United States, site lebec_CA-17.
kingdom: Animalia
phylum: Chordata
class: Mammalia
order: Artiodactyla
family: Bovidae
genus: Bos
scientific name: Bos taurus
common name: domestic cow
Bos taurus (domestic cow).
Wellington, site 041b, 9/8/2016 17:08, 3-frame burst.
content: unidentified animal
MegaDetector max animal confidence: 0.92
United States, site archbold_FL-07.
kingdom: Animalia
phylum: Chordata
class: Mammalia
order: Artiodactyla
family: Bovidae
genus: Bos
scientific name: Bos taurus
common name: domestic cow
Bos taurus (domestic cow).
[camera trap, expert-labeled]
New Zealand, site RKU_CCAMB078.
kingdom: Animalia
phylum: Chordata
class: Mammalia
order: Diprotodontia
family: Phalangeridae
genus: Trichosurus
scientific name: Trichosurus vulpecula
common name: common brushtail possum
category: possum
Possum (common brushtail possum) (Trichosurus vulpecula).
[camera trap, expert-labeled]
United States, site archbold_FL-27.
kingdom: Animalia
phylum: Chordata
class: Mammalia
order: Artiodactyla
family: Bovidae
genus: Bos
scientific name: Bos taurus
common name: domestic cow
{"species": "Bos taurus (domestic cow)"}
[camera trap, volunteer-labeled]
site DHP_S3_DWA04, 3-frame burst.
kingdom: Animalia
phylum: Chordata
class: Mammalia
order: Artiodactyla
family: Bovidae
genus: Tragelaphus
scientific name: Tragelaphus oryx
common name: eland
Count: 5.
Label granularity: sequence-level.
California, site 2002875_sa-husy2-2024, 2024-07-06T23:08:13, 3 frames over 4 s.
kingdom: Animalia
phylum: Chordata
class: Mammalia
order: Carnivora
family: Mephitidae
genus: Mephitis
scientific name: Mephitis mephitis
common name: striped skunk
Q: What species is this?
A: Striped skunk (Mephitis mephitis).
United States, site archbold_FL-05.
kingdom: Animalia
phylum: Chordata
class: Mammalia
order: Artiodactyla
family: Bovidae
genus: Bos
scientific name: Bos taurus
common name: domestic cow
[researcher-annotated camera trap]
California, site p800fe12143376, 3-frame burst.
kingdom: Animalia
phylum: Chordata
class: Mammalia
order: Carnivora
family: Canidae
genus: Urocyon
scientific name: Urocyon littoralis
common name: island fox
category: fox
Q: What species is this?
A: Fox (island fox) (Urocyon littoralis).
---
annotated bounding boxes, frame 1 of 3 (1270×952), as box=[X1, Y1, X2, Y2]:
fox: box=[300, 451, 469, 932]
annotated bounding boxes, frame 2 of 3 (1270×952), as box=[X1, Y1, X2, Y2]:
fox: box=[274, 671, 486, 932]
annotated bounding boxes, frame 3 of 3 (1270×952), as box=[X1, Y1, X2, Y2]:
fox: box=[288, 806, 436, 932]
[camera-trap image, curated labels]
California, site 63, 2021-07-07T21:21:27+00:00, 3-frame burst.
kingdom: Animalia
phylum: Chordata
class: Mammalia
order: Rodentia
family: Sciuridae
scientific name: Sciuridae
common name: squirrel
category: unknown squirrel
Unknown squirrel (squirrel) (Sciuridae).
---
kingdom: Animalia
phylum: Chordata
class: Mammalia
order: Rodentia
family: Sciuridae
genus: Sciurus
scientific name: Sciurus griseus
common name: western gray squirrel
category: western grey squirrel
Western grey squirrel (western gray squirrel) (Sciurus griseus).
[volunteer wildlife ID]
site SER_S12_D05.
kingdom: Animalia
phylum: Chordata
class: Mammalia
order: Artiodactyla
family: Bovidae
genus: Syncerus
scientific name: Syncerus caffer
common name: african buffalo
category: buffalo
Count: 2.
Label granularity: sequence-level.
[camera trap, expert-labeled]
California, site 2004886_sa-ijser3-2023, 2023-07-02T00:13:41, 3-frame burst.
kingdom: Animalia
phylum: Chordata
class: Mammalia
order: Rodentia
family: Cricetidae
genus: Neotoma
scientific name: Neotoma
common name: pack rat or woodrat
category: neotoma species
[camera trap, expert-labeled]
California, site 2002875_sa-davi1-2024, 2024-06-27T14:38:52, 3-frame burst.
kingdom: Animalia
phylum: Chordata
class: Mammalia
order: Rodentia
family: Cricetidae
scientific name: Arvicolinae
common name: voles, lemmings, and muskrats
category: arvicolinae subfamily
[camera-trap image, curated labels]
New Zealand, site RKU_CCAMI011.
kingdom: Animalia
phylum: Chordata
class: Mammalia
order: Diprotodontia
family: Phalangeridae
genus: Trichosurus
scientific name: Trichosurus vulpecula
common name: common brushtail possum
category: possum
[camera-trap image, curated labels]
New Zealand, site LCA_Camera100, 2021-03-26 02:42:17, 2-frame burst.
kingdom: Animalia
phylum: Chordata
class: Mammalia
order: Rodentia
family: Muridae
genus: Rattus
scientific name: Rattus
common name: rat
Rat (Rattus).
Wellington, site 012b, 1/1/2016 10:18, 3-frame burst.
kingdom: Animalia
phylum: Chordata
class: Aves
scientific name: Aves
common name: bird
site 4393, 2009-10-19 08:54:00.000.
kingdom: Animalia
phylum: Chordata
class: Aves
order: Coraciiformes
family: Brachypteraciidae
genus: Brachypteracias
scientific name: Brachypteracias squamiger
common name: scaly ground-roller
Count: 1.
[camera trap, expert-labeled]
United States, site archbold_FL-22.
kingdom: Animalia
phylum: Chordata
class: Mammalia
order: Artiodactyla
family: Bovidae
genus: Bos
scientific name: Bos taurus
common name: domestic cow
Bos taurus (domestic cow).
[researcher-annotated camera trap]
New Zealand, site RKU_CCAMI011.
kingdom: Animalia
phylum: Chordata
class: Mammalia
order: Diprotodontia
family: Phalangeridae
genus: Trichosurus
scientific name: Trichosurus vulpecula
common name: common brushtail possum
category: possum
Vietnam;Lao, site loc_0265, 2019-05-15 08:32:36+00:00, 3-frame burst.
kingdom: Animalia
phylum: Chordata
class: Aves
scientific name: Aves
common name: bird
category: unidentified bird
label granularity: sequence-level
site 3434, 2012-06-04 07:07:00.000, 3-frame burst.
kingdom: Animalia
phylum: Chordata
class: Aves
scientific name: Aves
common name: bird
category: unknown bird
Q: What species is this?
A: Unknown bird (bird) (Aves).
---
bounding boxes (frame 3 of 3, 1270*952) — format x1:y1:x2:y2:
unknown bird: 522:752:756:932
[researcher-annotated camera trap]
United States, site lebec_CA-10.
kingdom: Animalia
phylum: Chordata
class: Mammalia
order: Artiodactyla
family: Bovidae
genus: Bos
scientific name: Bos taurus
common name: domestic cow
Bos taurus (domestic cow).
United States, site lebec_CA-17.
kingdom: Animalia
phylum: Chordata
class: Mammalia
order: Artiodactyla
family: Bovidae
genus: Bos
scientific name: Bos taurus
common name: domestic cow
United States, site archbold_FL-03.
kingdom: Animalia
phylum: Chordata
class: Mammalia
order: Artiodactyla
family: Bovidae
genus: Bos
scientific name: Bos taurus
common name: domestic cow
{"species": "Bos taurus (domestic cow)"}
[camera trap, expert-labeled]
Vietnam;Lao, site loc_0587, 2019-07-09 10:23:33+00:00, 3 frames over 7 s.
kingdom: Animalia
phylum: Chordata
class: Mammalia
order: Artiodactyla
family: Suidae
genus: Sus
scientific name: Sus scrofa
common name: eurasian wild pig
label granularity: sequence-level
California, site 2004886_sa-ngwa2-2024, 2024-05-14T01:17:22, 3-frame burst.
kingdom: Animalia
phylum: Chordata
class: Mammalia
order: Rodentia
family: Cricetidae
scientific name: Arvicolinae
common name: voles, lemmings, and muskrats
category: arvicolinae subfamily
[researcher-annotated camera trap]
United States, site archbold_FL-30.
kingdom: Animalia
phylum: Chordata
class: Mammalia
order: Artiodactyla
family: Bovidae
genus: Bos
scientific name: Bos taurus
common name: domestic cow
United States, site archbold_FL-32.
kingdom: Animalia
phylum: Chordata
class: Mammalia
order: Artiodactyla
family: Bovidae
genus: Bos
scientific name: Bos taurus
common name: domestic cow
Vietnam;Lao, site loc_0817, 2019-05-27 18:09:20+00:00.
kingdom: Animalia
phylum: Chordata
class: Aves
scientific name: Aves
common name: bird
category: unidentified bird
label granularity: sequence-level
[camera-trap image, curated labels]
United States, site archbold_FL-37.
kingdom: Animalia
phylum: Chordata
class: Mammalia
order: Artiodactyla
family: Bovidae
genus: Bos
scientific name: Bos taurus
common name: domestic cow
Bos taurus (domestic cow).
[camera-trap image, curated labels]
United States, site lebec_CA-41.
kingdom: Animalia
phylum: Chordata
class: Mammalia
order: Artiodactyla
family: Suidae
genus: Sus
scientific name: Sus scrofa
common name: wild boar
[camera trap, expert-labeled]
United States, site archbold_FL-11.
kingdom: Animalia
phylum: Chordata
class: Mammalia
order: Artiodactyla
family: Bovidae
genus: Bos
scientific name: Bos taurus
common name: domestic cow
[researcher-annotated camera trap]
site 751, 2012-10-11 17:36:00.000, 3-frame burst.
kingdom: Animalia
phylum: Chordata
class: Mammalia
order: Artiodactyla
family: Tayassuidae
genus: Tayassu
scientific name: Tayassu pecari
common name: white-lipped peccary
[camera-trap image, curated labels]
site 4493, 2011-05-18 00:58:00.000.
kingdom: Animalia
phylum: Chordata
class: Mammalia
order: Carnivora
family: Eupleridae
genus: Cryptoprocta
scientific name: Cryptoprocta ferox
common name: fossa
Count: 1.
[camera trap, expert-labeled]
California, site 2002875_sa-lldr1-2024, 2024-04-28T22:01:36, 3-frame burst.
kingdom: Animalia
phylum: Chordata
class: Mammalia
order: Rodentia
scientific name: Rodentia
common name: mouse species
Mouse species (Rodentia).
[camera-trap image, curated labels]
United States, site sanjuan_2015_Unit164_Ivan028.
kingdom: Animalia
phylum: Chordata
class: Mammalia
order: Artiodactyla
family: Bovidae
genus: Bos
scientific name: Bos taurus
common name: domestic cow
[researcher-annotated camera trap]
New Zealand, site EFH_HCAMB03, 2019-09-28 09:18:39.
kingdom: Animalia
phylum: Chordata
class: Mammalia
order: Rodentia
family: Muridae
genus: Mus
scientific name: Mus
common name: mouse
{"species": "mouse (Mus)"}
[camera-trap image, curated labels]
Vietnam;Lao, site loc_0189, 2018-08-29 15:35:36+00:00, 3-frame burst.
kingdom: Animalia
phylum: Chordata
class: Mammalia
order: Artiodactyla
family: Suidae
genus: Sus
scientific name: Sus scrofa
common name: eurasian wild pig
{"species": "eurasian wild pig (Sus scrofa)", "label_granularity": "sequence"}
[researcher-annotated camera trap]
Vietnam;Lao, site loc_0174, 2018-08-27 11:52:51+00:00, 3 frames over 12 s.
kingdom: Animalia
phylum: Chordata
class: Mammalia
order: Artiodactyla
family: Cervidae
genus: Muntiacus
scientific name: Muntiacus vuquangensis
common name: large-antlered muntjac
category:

== == ==

**INSTRUCTIONS FOR THE TASK:**
Give only the lines from the one holding "United States, site archbold_FL-30." through the one holding "family: Eupleridae", each restated exactly as it appears above.

**RESULT FOR THIS TASK:**
United States, site archbold_FL-30.
kingdom: Animalia
phylum: Chordata
class: Mammalia
order: Artiodactyla
family: Bovidae
genus: Bos
scientific name: Bos taurus
common name: domestic cow
United States, site archbold_FL-32.
kingdom: Animalia
phylum: Chordata
class: Mammalia
order: Artiodactyla
family: Bovidae
genus: Bos
scientific name: Bos taurus
common name: domestic cow
Vietnam;Lao, site loc_0817, 2019-05-27 18:09:20+00:00.
kingdom: Animalia
phylum: Chordata
class: Aves
scientific name: Aves
common name: bird
category: unidentified bird
label granularity: sequence-level
[camera-trap image, curated labels]
United States, site archbold_FL-37.
kingdom: Animalia
phylum: Chordata
class: Mammalia
order: Artiodactyla
family: Bovidae
genus: Bos
scientific name: Bos taurus
common name: domestic cow
Bos taurus (domestic cow).
[camera-trap image, curated labels]
United States, site lebec_CA-41.
kingdom: Animalia
phylum: Chordata
class: Mammalia
order: Artiodactyla
family: Suidae
genus: Sus
scientific name: Sus scrofa
common name: wild boar
[camera trap, expert-labeled]
United States, site archbold_FL-11.
kingdom: Animalia
phylum: Chordata
class: Mammalia
order: Artiodactyla
family: Bovidae
genus: Bos
scientific name: Bos taurus
common name: domestic cow
[researcher-annotated camera trap]
site 751, 2012-10-11 17:36:00.000, 3-frame burst.
kingdom: Animalia
phylum: Chordata
class: Mammalia
order: Artiodactyla
family: Tayassuidae
genus: Tayassu
scientific name: Tayassu pecari
common name: white-lipped peccary
[camera-trap image, curated labels]
site 4493, 2011-05-18 00:58:00.000.
kingdom: Animalia
phylum: Chordata
class: Mammalia
order: Carnivora
family: Eupleridae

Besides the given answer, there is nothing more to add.